> **Source document**
--- start ---
Archive for the ‘General’ Category

Small Landscapes Have Long Been Of Interest

Friday, March 14th, 2014

munmalary

Ticket to Munmalary  1997   130 cm x 150cm approx.   (photographed against yellow background)  

The idea behind this quilt is that as you ride along in a car, bus or train,  out of the side of your eye there are moving glimpses of landscape changes as you whizz along.  Topstitching on the strips and landscape segments was machine stitched in gold.

 

Songlines copy web

Songlines   1997,   50cm x 200cm approx.    (not including the dark bit at the left side!) 

The same idea, here, too, incorporating the wandering strips  I was using a lot in those years – see the Colour Memory quilt gallery.  These little landscape elements were various sizes but all more or less  square, and framed in black machine stitchery.  I don’t have detail views of these quilts with me here in UY.

 

landscape small snaps

Framing a landscapey element in machine stitch, then, is something I’ve often used before.  In this case, small slices of gold lame stitched down with gold, overlaid with sheer nylon organza and then outlined in gold machine stitch.  This sample from 2008 shows this has been something I go back to from time to time in presenting such elements.   I didn’t have bonding web back then – and perhaps that’s why I didn’t pursue this in a larger piece.

And so we come to a new sample, one of the three pictured part-finished in the previous post.  The landscape itself has been bonded onto the black background – then I did a lot of fiddling around with trying hand stitch in various colours, and finally settled on gold machine stitch detail… the fav. standby – and nothing wrong with that!
--- end ---
> **Set of tasks**
1 - In the quilting post, what color of machine stitching was used for the topstitching on Ticket to Munmalary?
2 - Output the passage of the quilting post beginning at the words "Songlines   1997,   50cm" and ending after the words "here in UY.".
3 - Write the next part of the quilting post, picking up after its final sentence.
The lines below bear no relation to the quilting post.

> **Recorded data**
--- start ---
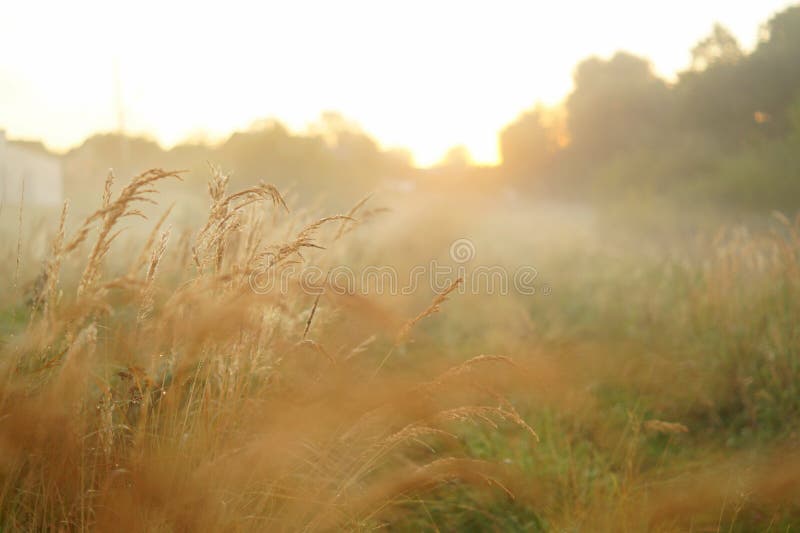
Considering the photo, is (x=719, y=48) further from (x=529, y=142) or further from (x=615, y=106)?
(x=529, y=142)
--- end ---
> **Written responses**
1 - Gold.

2 -
Songlines   1997,   50cm x 200cm approx.    (not including the dark bit at the left side!) 

The same idea, here, too, incorporating the wandering strips  I was using a lot in those years – see the Colour Memory quilt gallery.  These little landscape elements were various sizes but all more or less  square, and framed in black machine stitchery.  I don’t have detail views of these quilts with me here in UY.

3 -
small landscape fabrications series

Small landscape, 2014, reference previous post. Area of design approx. 10xm square.

 

These little pieces are to be mounted individually on 20cm. sq  canvas artist stretchers – the edge finish is still a little uncertain.

Perhaps gold machine stitch, perhaps hand stitch in gold.  While I resolve this, its going to be a wet day tomorrow, and I will do some more.

 

I am currently working on a power point about my work, to use when speaking to an art quilt and fibre group in Perth WA in May – decided to really go into influences and developments in my work – and including lots of samples and  relating them to things I did in the past and how they connect with my current work.  I remember seeing a presentation, slide lecture c. 1992, by a US artist Patsy Allen, who went through her pre-quilt and quilted works, showing how all the  elements in her work demonstrated consistent themes but how the importance and  prominence of each in her work varied over time, but they were still there.  Although I’d been making at quilts only a few years, with my background of creative embroidery and the fact that I’d always had photography done, I realized my art too already reflected such continuity, and it was eye opening and quite exciting to see that in my work, and of course I’ve both made more and travelled further since.  Q – so did I begin to think more about what I was putting into my art, as a result of this lecture, or would I have begun to reflect and consider as I got older, anyway?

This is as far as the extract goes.